Not so. For one thing, tonic water tends to have sugar and sweetener added to tone down its bitterness (via MasterClass). And as New Ground explains, tonic actually complements coffee really well, as the former's citrusy flavor profile harmonizes with coffee's floral elements. After all, coffee has a lot more going for it taste-wise than the rich, chocolatey notes it's commonly known for — a good espresso tonic can elevate its fruit and flower layers. For this reason, Coffee Desk recommends using fruity African coffee when making your own sparkling coffee at home.

Yet Japan's caffeine alchemists haven't stopped at the simple espresso and tonic combo — in fact, they're still busy experimenting.

Why you need to try orange or cola in your coffee

As outlined by Tokyo Weekender, one popular variation is the citrus espresso tonic, which swaps the tonic for lemonade or mixes up the two. Other versions include lime, yuzu, or orange juice, plus a grape espresso tonic is served seasonally in Kyoto's Mamebaco (via Sharing Kyoto). And it's not as weird as it sounds — for instance, in Italy, espressos are often served with a slice of orange or lemon, which you squeeze over your drink for a flavor and aroma lift (via My Recipes).

Then there's the cola espresso tonic, which brings a nicely spiced layer to the concoction.
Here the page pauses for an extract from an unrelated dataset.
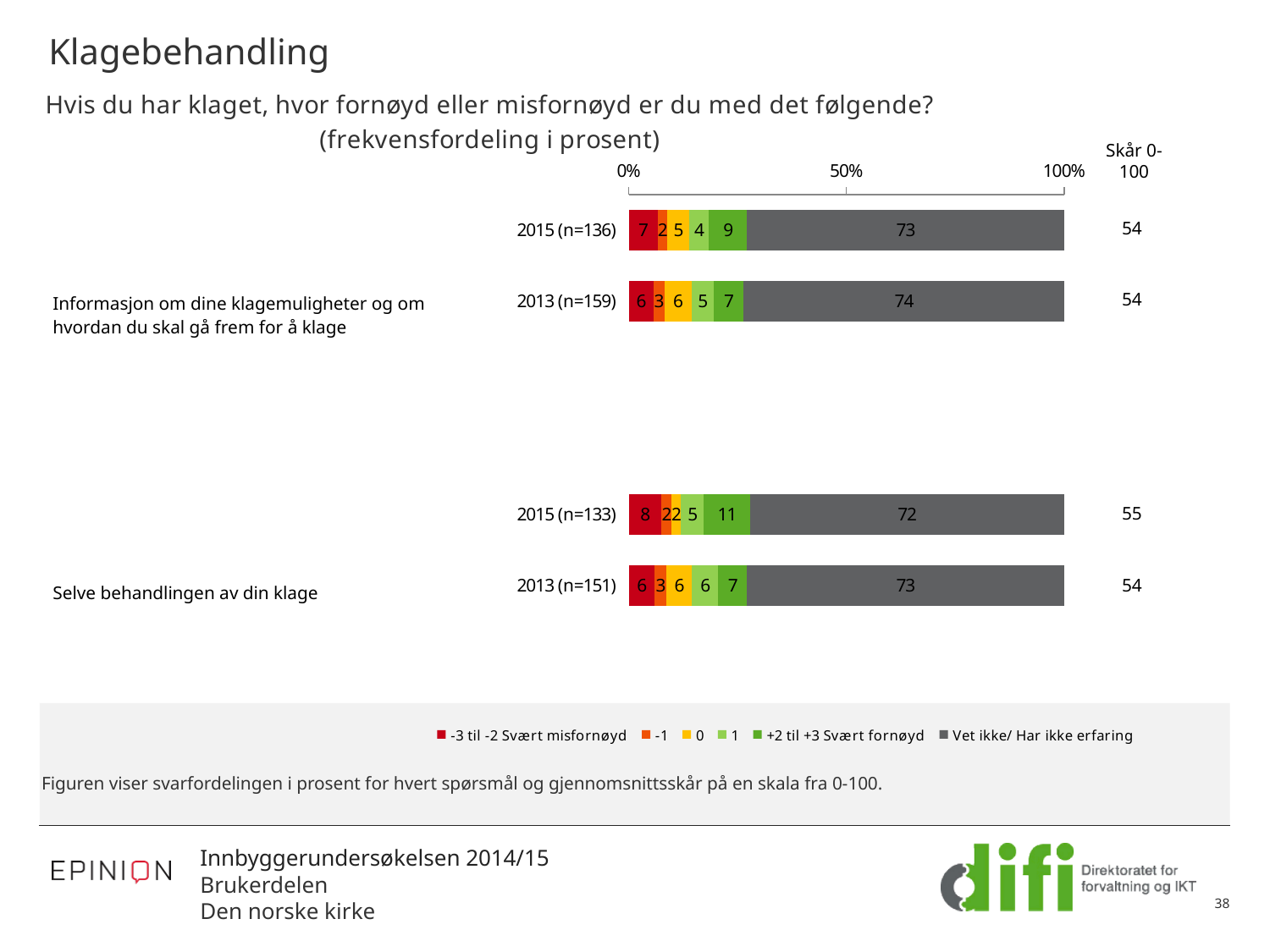
For 'Informasjon om dine klagemuligheter og om hvordan du skal gå frem for å klage', what is the 'Vet ikke/ Har ikke erfaring' value in the 2015 (n=136) bar? 73 For 'Selve behandlingen av din klage', what is the '-3 til -2 Svært misfornøyd' value in the 2015 (n=133) bar? 8 How many bars are plotted in the chart? 4 For 'Selve behandlingen av din klage', what is the '+2 til +3 Svært fornøyd' value in the 2015 (n=133) bar? 11 What kind of chart is shown on the slide? Stacked bar chart Which legend entry is shown in dark grey? Vet ikke/ Har ikke erfaring Which bar has the highest 'Skår 0-100' value? 2015 (n=133), Selve behandlingen av din klage For 'Informasjon om dine klagemuligheter og om hvordan du skal gå frem for å klage', what is the 'Vet ikke/ Har ikke erfaring' value in the 2013 (n=159) bar? 74 How many series does the chart legend list? 6 For 'Selve behandlingen av din klage', which year has the larger '+2 til +3 Svært fornøyd' value, 2015 (n=133) or 2013 (n=151)? 2015 (n=133) What is the 'Skår 0-100' value shown for the 2015 (n=133) bar under 'Selve behandlingen av din klage'? 55 For 'Informasjon om dine klagemuligheter', what is the difference between the 'Vet ikke/ Har ikke erfaring' values in 2013 (n=159) and 2015 (n=136)? 1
That said, coffeehouses tend to favor craft colas in the mix rather than Coca-Cola or Pepsi. In fact, according to Japanese Food Guide, a craft cola movement has been growing in the country since 2018, so its crossover with the espresso tonic craze was only a matter of time. And as artisan colas such as Tokyo's Iyoshi include ingredients like vanilla, cloves, nutmeg, cinnamon, and cardamom, they can complement and elevate a good coffee (via Tokyo Updates).

Since the espresso tonic's popularity seems to be in no danger of waning in Japan, it's likely we'll see more variations. But the question is — will its popularity travel? Given that coffee fans never seem to lose their thirst for new twists on the drink, you might expect to see bubbly brews showing up at your neighborhood cafe in the future.